### [GOAL OF THE EXERCISE]
Each entry should be set down exactly as written, except for any picture it holds.

### [DATA RECORDS]
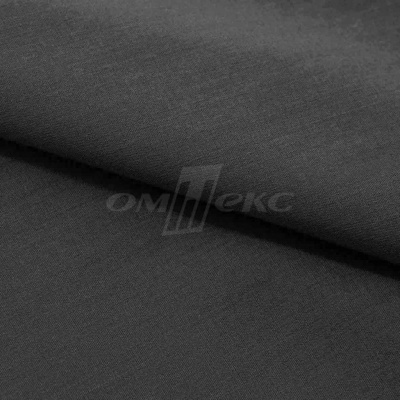 Сорочечная ткань "Ассет", 120 гр/м2, шир.150см, цвет чёрный - купить в Артеме. Цена 251.41 руб.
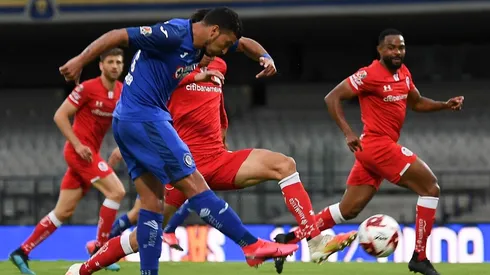 Juan Escobar a la hora del gol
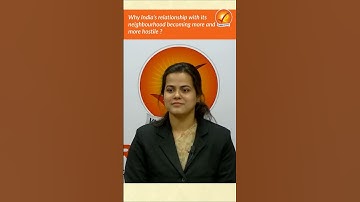 India and its Neighbourhood Relations | UPSC Mock Interview | AIR 1 Shakti Dubey | Vajiram and Ravi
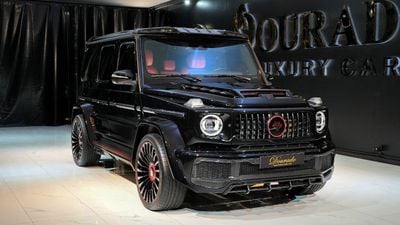 مرسيدس بنز G 63 AMG | LIMITED OFFER  | G7X ONYX KIT | IMMACULATE CONDITION | 577 HP | FULLY LOADED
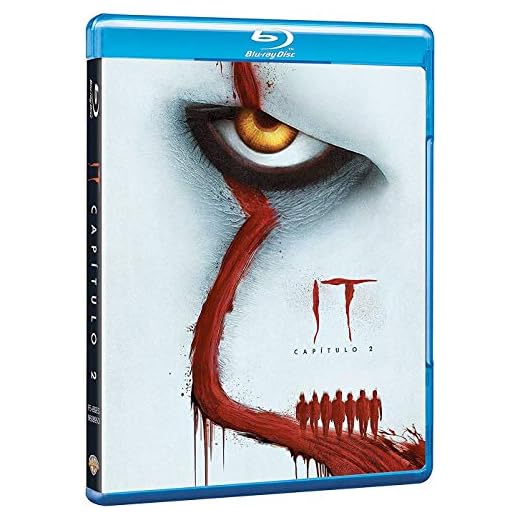 It Capítulo 2 Blu-Ray [Blu-ray]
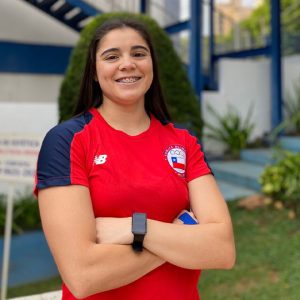 Ashley Montre Rubilar, la deportista victoriense que competirá en los Panamericanos de Santiago 2023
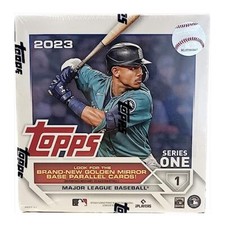 2023 MLB Major League Baseball Cards Topps Series 1 Mega Box 256 pieces Topps S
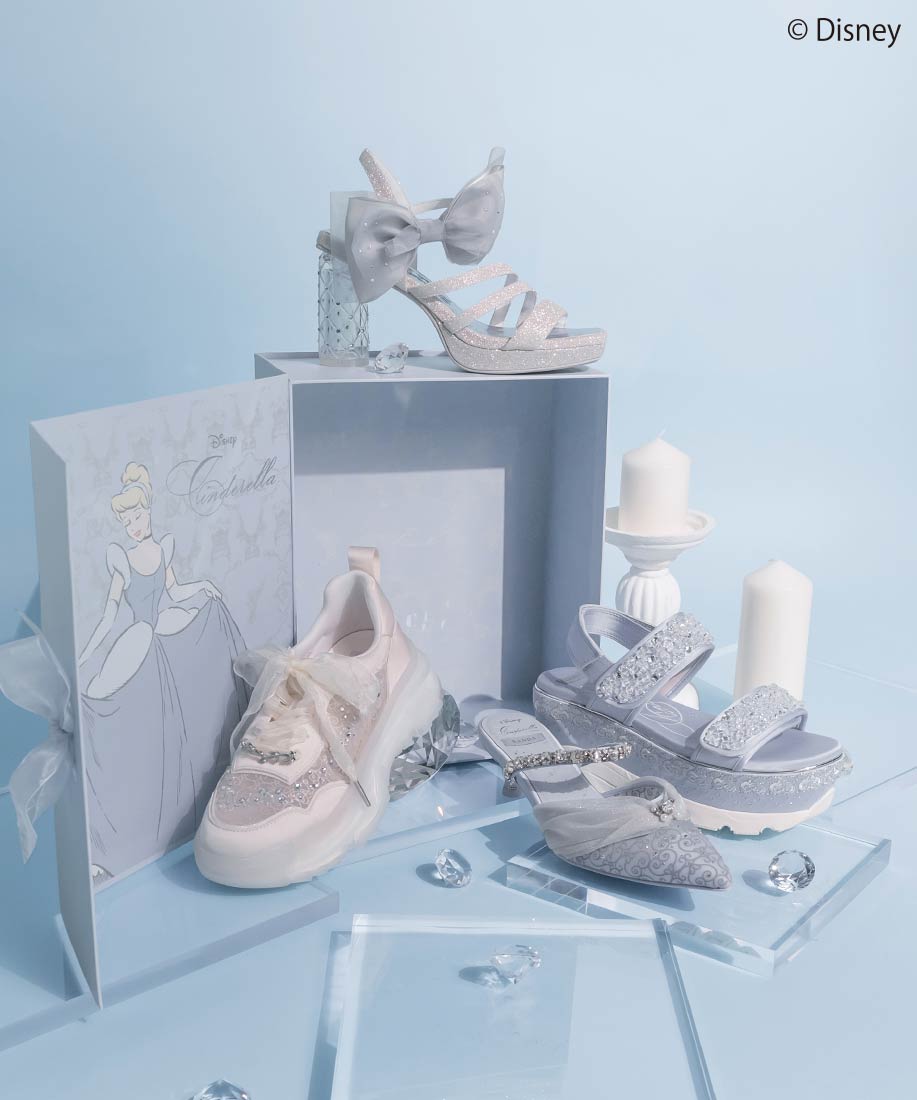 DISNEY/ディズニー“シンデレラ”シリーズ】ドレスアップミュールRANDA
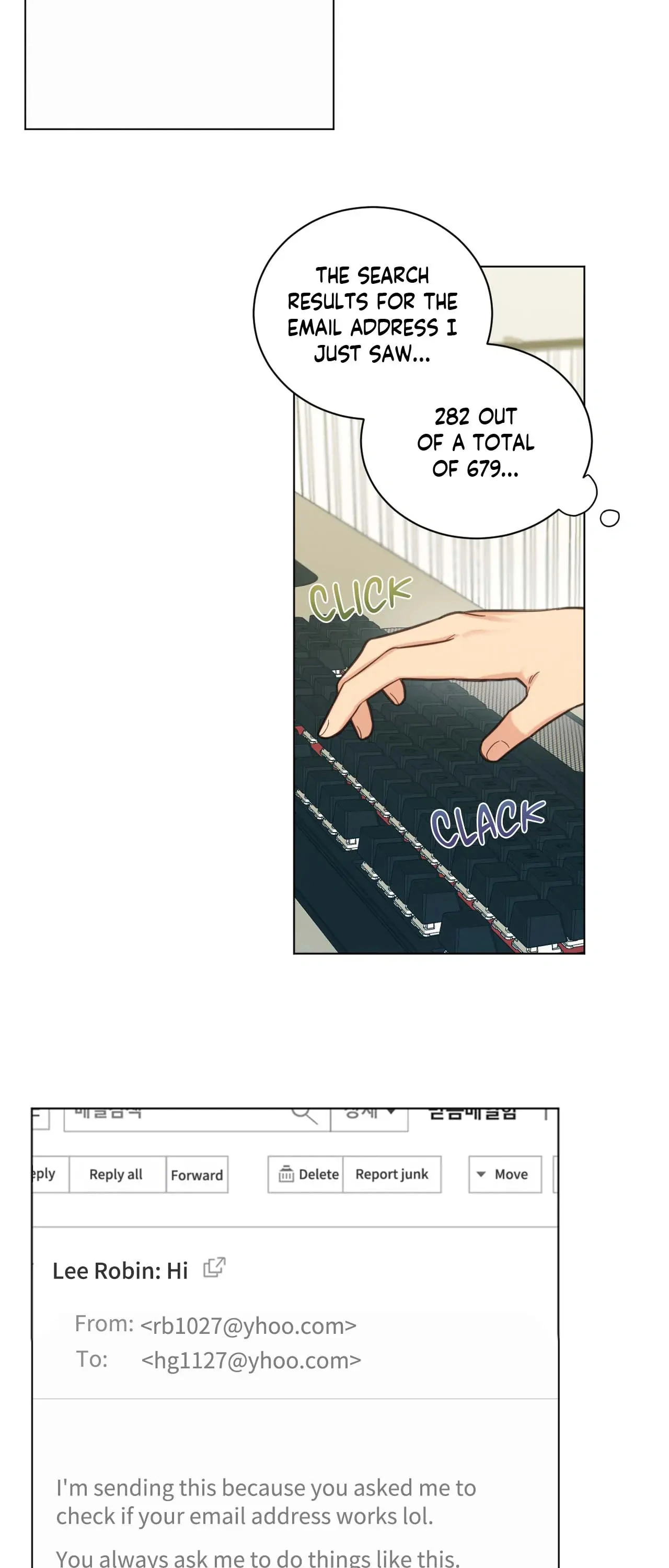 Abnormal Roommate - Chapter 68 manhwa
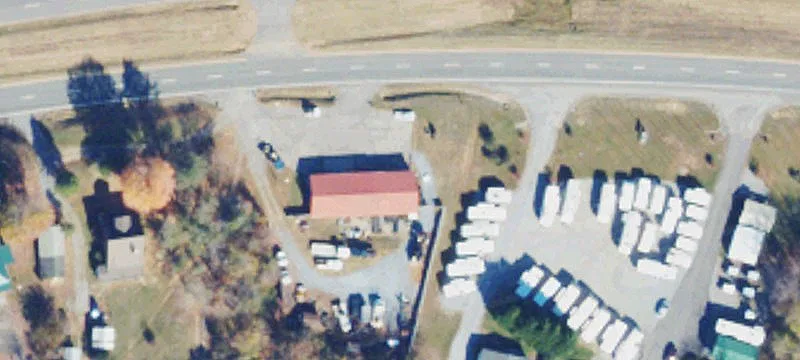 Auto Shop with 4-Bay Garage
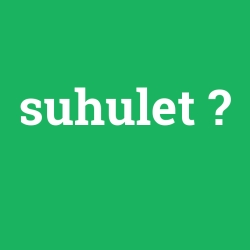 suhulet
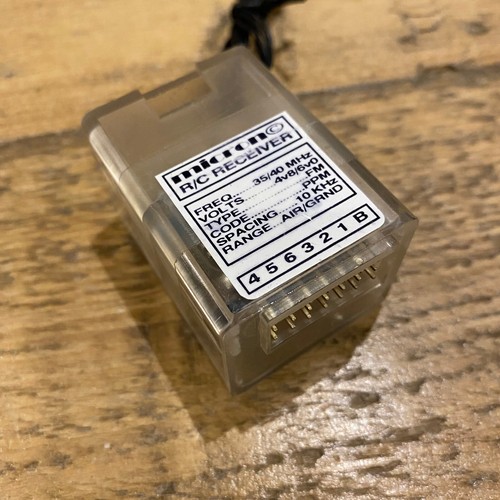 Micron transparent channel - transparent, 6-channel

### [ANSWER TO THIS TASK]
 Сорочечная ткань "Ассет", 120 гр/м2, шир.150см, цвет чёрный - купить в Артеме. Цена 251.41 руб.
 Juan Escobar a la hora del gol
 India and its Neighbourhood Relations | UPSC Mock Interview | AIR 1 Shakti Dubey | Vajiram and Ravi
 مرسيدس بنز G 63 AMG | LIMITED OFFER  | G7X ONYX KIT | IMMACULATE CONDITION | 577 HP | FULLY LOADED
 It Capítulo 2 Blu-Ray [Blu-ray]
 Ashley Montre Rubilar, la deportista victoriense que competirá en los Panamericanos de Santiago 2023
 2023 MLB Major League Baseball Cards Topps Series 1 Mega Box 256 pieces Topps S
 DISNEY/ディズニー“シンデレラ”シリーズ】ドレスアップミュールRANDA
 Abnormal Roommate - Chapter 68 manhwa
 Auto Shop with 4-Bay Garage
 suhulet
 Micron transparent channel - transparent, 6-channel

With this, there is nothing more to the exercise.